Britannia Parking
- Type: Private
- Industry: Car parks
- Founded: 1992
- Area served: United Kingdom
- Website: Britannia-Parking.co.uk

= Britannia Parking =

British car park operator

Britannia Parking is a parking management company based in Bournemouth, Dorset, United Kingdom. It is one of the largest car parking companies in England.

==Operations==
The staff of approximately 150 employees administrates and manages over 600 car park facilities throughout the United Kingdom.

Britannia Parking is wholly owned by the directors and is a member of both The British Parking Association and the industry's Approved Operators Scheme.
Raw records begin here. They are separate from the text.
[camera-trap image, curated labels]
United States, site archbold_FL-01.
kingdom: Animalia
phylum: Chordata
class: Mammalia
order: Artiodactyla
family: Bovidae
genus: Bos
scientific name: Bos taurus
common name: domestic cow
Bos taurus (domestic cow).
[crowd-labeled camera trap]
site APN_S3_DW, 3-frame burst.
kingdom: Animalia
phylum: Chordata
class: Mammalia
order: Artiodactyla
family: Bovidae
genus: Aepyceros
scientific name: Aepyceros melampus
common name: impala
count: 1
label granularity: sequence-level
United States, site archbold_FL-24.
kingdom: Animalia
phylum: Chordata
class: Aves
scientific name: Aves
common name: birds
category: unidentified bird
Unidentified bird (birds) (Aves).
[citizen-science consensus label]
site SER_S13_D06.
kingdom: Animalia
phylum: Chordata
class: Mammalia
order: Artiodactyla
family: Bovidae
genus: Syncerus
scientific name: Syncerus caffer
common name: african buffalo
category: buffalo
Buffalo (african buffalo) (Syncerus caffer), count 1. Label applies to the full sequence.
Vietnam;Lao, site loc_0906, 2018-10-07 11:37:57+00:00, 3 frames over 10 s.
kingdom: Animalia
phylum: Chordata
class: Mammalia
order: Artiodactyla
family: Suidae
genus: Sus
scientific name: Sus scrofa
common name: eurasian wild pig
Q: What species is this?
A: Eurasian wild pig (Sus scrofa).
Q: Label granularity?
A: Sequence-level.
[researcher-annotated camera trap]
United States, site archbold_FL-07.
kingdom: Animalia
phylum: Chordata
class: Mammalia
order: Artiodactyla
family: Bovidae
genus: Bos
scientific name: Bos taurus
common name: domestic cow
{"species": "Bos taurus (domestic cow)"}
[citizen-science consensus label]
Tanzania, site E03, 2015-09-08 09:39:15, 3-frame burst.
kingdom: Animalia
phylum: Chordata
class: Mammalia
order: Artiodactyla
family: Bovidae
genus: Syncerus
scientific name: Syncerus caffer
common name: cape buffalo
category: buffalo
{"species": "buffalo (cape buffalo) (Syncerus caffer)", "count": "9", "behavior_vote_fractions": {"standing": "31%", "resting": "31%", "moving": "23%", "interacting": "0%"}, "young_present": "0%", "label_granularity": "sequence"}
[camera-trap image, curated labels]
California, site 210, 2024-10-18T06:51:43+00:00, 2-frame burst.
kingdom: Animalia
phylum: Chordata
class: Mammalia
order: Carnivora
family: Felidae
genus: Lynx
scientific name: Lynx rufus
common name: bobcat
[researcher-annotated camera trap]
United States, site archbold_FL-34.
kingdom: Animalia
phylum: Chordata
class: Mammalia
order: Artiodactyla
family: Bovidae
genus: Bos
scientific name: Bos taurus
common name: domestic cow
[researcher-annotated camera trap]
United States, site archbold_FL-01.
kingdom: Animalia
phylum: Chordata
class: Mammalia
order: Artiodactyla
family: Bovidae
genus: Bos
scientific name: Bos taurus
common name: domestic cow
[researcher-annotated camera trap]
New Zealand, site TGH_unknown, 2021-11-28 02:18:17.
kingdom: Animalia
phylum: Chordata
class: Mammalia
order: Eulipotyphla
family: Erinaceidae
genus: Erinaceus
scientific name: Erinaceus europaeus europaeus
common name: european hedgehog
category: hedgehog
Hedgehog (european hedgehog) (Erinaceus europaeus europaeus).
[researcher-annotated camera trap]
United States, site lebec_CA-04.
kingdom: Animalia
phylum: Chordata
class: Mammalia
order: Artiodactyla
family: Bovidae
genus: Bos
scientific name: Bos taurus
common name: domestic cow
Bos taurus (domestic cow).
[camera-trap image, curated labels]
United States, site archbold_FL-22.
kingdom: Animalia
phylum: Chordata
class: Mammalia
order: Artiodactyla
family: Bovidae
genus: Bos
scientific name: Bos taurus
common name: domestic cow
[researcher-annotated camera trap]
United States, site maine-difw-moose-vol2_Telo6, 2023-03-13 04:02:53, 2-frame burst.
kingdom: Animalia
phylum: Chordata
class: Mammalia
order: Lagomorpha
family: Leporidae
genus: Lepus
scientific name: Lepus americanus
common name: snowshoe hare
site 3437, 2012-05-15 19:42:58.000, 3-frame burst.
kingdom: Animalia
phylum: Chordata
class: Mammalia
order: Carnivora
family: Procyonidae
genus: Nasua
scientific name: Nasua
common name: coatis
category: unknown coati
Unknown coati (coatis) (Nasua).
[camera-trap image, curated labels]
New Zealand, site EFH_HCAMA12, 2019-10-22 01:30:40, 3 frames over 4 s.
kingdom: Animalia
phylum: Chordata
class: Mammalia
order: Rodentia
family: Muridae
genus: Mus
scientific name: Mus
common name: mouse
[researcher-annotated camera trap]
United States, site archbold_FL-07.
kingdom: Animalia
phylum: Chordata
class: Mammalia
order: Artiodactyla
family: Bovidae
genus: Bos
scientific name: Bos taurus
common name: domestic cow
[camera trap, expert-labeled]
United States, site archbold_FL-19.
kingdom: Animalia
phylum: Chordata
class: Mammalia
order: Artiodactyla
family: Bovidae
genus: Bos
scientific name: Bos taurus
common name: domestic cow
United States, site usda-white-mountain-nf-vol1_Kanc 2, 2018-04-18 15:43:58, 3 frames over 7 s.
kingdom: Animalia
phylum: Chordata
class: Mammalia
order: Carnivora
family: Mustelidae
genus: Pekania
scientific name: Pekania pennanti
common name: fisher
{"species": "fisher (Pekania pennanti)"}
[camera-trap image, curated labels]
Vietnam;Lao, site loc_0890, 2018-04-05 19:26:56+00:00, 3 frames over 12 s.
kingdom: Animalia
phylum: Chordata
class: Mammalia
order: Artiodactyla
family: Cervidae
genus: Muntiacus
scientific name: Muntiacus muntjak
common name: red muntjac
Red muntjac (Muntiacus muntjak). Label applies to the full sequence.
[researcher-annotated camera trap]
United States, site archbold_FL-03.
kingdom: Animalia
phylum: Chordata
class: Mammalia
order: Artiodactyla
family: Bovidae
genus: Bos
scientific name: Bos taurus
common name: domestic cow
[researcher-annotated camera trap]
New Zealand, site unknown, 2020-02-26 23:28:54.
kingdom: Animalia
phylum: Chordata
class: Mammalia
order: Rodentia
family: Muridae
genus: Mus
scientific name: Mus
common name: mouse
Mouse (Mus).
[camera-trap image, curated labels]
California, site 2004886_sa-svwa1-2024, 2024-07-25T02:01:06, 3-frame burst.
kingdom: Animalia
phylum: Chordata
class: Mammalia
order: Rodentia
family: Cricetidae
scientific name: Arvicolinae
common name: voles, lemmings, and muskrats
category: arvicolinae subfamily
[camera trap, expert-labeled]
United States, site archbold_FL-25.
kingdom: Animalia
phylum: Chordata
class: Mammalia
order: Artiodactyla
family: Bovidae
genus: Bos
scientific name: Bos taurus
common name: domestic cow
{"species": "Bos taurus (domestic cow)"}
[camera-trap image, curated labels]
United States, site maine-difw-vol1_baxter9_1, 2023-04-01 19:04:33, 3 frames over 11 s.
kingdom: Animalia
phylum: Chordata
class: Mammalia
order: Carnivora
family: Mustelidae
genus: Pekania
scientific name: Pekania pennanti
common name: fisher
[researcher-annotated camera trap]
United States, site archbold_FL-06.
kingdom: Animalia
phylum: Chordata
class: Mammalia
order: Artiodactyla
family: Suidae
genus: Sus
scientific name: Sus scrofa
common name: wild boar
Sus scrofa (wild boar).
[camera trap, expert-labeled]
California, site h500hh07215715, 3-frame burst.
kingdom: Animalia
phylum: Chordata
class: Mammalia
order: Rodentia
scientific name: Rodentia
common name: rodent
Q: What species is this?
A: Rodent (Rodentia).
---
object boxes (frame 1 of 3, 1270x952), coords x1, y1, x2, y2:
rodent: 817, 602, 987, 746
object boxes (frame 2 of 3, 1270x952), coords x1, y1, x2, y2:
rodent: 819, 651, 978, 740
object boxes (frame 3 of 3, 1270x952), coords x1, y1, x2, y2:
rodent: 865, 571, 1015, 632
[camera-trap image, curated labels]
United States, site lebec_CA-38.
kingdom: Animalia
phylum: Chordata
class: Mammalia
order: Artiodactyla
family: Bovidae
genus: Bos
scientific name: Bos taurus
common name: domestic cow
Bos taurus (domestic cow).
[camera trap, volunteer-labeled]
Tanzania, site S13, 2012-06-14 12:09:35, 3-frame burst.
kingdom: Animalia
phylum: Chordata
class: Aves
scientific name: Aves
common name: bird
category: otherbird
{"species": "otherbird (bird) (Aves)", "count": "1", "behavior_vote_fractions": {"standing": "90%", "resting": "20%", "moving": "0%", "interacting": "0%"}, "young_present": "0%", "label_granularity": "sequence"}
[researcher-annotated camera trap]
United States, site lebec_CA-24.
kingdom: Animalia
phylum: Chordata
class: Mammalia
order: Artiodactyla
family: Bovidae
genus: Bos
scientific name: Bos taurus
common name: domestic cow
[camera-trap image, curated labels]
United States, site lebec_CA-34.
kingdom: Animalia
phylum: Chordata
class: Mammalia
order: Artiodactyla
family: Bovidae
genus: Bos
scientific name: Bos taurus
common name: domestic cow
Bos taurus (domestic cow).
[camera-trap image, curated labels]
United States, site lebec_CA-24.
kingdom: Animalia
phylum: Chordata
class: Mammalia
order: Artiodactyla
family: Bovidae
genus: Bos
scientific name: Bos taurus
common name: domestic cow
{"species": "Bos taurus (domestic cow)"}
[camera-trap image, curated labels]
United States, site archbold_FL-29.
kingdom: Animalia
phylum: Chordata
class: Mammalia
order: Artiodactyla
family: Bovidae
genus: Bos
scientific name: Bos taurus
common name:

The company's portfolio includes a number of multi-storey car parks serving large retail developments in locations such as Edinburgh, Birmingham, Newcastle, Milton Keynes, Romford and Southend on Sea. The company also operates multi-storey car parks within mixed-use retail and leisure schemes in locations such as Bristol, Weymouth and Plymouth.

Britannia manages car parks on behalf of supermarket chains like Waitrose and brewers including Greene King. They also provide ‘Park & Ride’ facilities for a number of large employers such as LV=, and several other large financial institutions. In 2019, Britannia Parking released a payment app in cooperation with Scheidt & Bachmann.